The two men were bound for the Smolny Institute, once an educational institution for young women of the nobility, now the headquarters for the revolutionary Bolshevik party, the central hub from which their tentacles reached out into the city and from which they planned to execute their coup. It was a fitting transformation for this venerable old building, symbolic of the fate of Russia as a whole, for the old aristocratic and noble order was about to be obliterated in fire and blood and replaced with the first communist state the world had ever seen.

As historian Warren Carroll relates in “1917: Red Banners, White Mantle,” the two men successfully crossed the Neva River while a guard’s attention was diverted. But their next obstacle was not so easily overcome: Two guards on horseback halted the travelers and demanded to see their passes. They had no passes.

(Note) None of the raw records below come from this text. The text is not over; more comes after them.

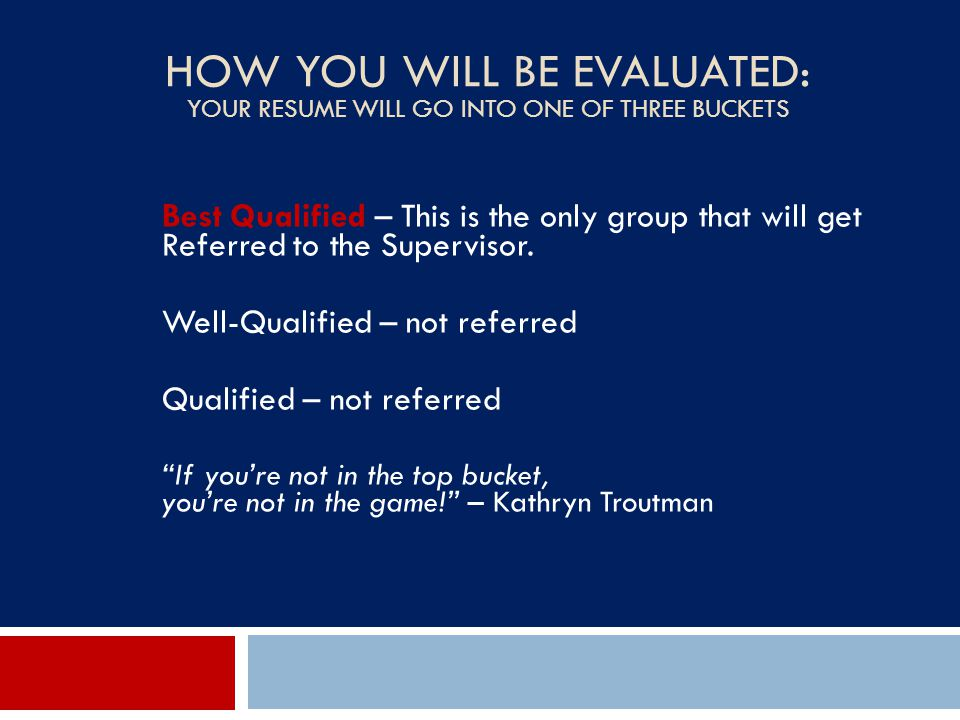 HOW YOU WILL BE EVALUATED: YOUR RESUME WILL GO INTO ONE OF THREE BUCKETS Best Qualified – This is the only group that will get Referred to the Supervi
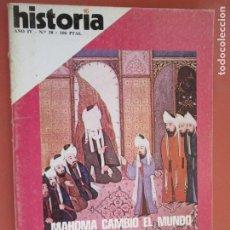 Coleccionismo de Revista Historia y Vida: HISTORIA REVISTA Nº 38 - JUNIO 1979- MAHOMA CAMBIÓ EL MUNDO - PRENSA Y LIBERTAD EN ESPAÑA. Lote 205033568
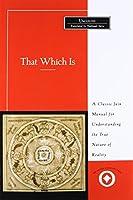 That Which Is: Tattvartha Sutra (Sacred Literature Trust Series)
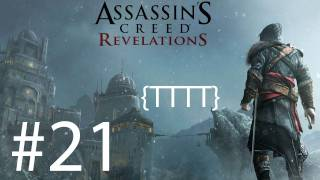 Assassin's Creed Revelations - Walkthrough Gameplay - Part 21 [HD] (X360/PS3)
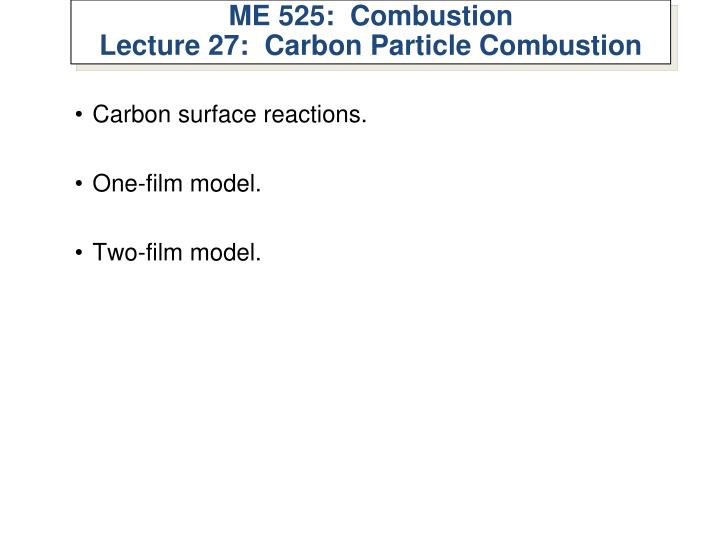 me 525 combustion lecture 27 carbon particle combustion n.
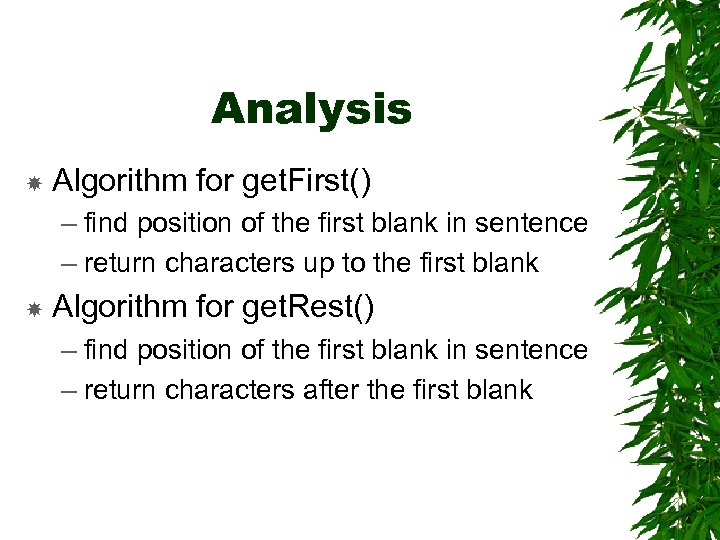 Analysis Algorithm for get. First() – find position of the first blank in sentence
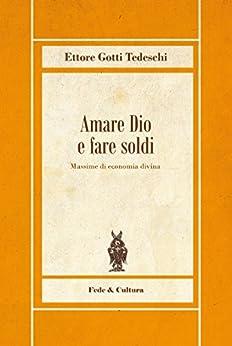 Amare Dio e fare soldi: Massime di economia divina (Biblioteca Rosmini Vol. 15) di [Tedeschi, Ettore Gotti]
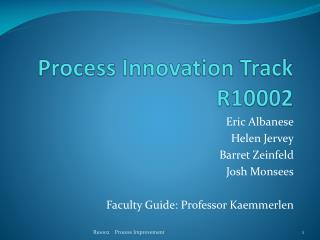 Process Innovation Track R10002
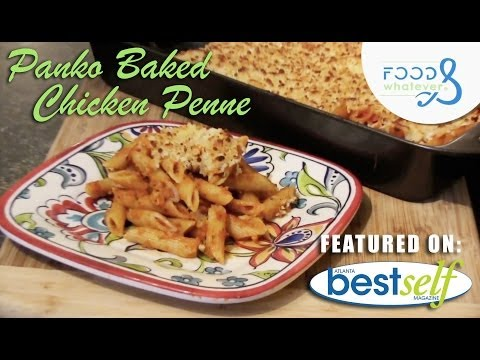 Panko Baked Chicken Penne – Food & Whatever (Season 3 | Episode 01)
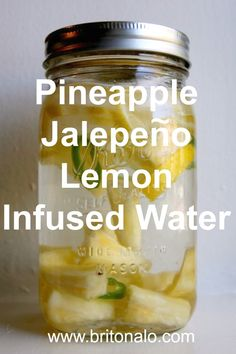 Pineapple Jalepeno Lemon Infused Water www.britonalo.com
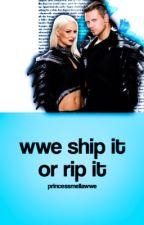 WWE Ship it or Rip it by princessmellawwe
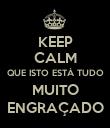 KEEP CALM QUE ISTO ESTÁ TUDO MUITO ENGRAÇADO - Personalised Poster large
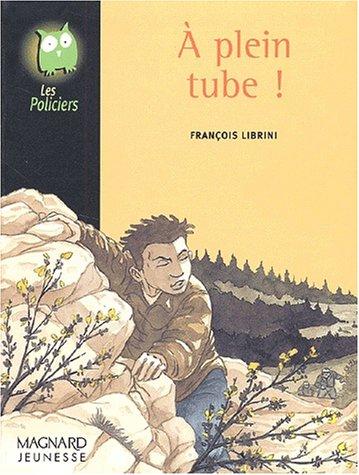 A plein tube !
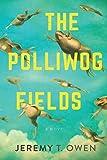 The Polliwog Fields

One of the two travelers, a young Finn named Eino Rahja, thinking quickly, pretended to be drunk. In the end, the guards decided they didn’t want to bother with scum like that, a pair of low-life drunkards, and they let them pass.

A Fanatic’s Insistence
The idea of the coup had been Lenin’s, though he didn’t personally play a role in it prior to that nighttime walk on Nov. 6. Aided by German logistics and funding—including a sealed train and money to organize his party and set up a press—Lenin had been sent back into Russia from exile earlier in 1917 in order to destabilize the country from the inside. This, the Germans hoped, would lead to Russia’s surrender, bringing Germany one step closer to final victory in “The Great War.”
From his hiding place in an agronomy student’s apartment, Lenin wrote an article on how to conduct a revolution. Carroll quotes a key line from it: “The success of both the Russian and the world revolution depends upon two or three days of struggle.” Those days were coming.